-- Material for this task --
○ ○ ○

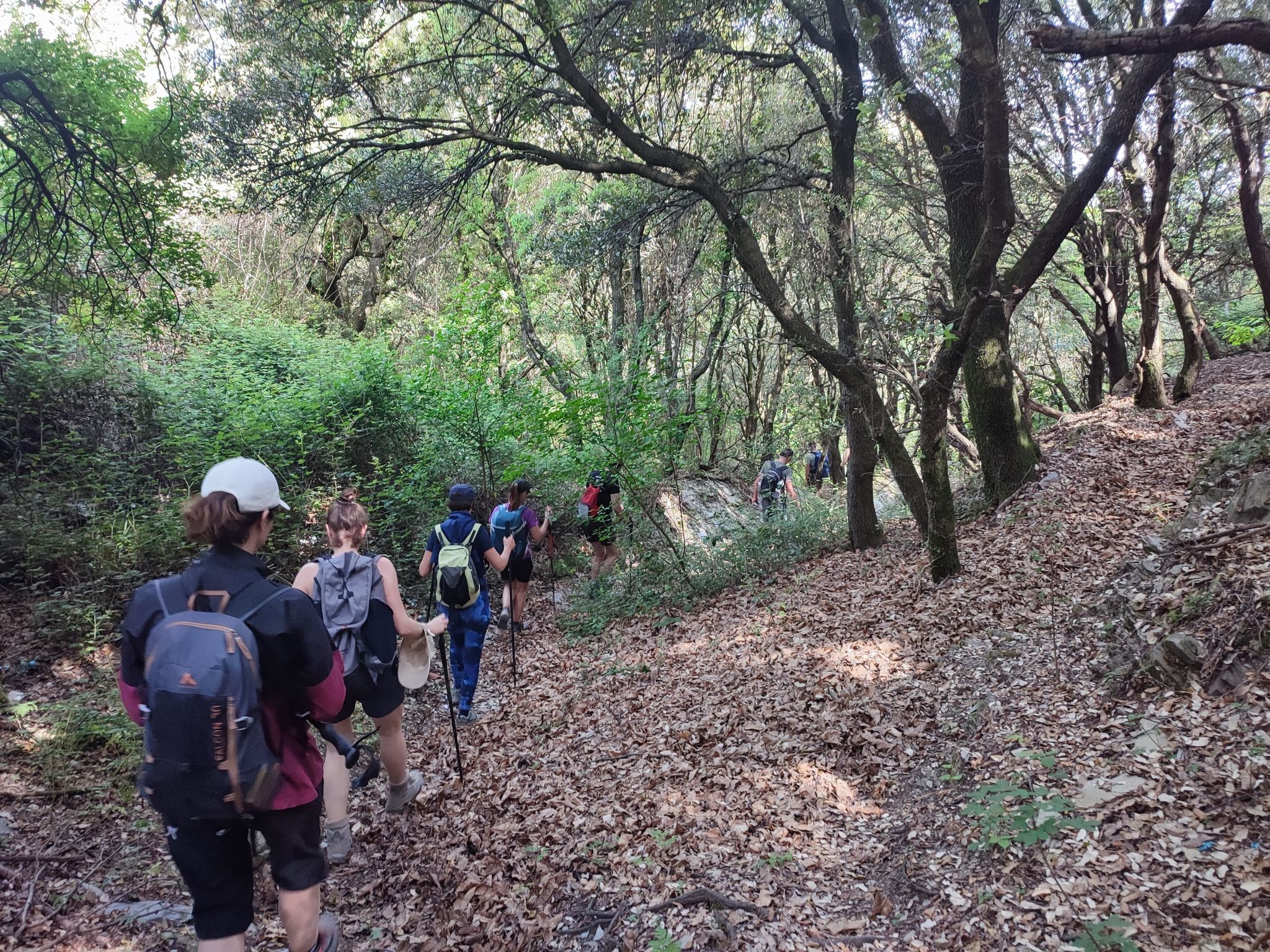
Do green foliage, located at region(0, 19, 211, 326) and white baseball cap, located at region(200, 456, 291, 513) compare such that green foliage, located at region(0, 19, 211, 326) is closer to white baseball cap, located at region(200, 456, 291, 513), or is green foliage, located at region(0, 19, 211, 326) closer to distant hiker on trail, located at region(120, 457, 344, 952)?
white baseball cap, located at region(200, 456, 291, 513)

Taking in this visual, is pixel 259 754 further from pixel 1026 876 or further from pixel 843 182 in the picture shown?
pixel 843 182

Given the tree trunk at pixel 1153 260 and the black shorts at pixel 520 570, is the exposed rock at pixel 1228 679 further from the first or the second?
the tree trunk at pixel 1153 260

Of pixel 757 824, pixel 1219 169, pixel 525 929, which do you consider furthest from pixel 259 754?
pixel 1219 169

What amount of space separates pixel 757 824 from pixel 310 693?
103 inches

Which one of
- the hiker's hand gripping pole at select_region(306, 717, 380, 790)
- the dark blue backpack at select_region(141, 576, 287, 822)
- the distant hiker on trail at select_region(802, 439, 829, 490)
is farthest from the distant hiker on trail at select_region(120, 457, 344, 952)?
the distant hiker on trail at select_region(802, 439, 829, 490)

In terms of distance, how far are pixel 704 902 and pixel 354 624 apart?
227 centimetres

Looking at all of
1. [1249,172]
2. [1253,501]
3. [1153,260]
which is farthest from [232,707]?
[1249,172]

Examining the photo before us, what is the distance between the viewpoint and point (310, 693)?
93.2 inches

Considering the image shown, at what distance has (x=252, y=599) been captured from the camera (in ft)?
7.50

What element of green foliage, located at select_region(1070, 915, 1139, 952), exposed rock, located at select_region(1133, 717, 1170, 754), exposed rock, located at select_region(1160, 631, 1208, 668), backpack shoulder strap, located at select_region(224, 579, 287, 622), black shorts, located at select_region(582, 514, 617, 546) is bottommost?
green foliage, located at select_region(1070, 915, 1139, 952)

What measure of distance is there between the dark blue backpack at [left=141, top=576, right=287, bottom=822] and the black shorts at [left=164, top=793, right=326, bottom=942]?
104 millimetres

○ ○ ○

Rewrite every entry with each "exposed rock" changed to "bare rock" and everything else left as it is. Omit the pictures.

-- Answer to the task --
Do green foliage, located at region(0, 19, 211, 326) and white baseball cap, located at region(200, 456, 291, 513) compare such that green foliage, located at region(0, 19, 211, 326) is closer to white baseball cap, located at region(200, 456, 291, 513), or is green foliage, located at region(0, 19, 211, 326) closer to distant hiker on trail, located at region(120, 457, 344, 952)?
white baseball cap, located at region(200, 456, 291, 513)

Taking in this visual, is pixel 259 754 further from pixel 1026 876 or further from pixel 843 182 in the picture shown?
pixel 843 182

Given the tree trunk at pixel 1153 260 and the black shorts at pixel 520 570, is the bare rock at pixel 1228 679 further from the first or the second?
the tree trunk at pixel 1153 260

Of pixel 757 824, pixel 1219 169, pixel 525 929, which do you consider furthest from pixel 259 754?
pixel 1219 169

What amount of space separates pixel 757 824 from pixel 310 693?
103 inches

Which one of
- the hiker's hand gripping pole at select_region(306, 717, 380, 790)
- the dark blue backpack at select_region(141, 576, 287, 822)
- the distant hiker on trail at select_region(802, 439, 829, 490)
is farthest from the distant hiker on trail at select_region(120, 457, 344, 952)?
the distant hiker on trail at select_region(802, 439, 829, 490)

In terms of distance, how far are pixel 704 902 and pixel 354 624 apart?
227 centimetres

Looking at all of
1. [1249,172]
2. [1253,501]
3. [1153,260]
which is farthest from [232,707]?
[1249,172]

Examining the photo before us, what is the distance between the viewpoint and point (310, 693)?
93.2 inches

Considering the image shown, at what distance has (x=252, y=599) been captured from the camera (in ft)?
7.50

What element of green foliage, located at select_region(1070, 915, 1139, 952), bare rock, located at select_region(1133, 717, 1170, 754), bare rock, located at select_region(1160, 631, 1208, 668), backpack shoulder strap, located at select_region(224, 579, 287, 622), black shorts, located at select_region(582, 514, 617, 546) is bottommost?
green foliage, located at select_region(1070, 915, 1139, 952)

What measure of distance is there between the dark blue backpack at [left=141, top=576, right=287, bottom=822] and the black shorts at [left=164, top=793, right=326, bottom=942]?
104 millimetres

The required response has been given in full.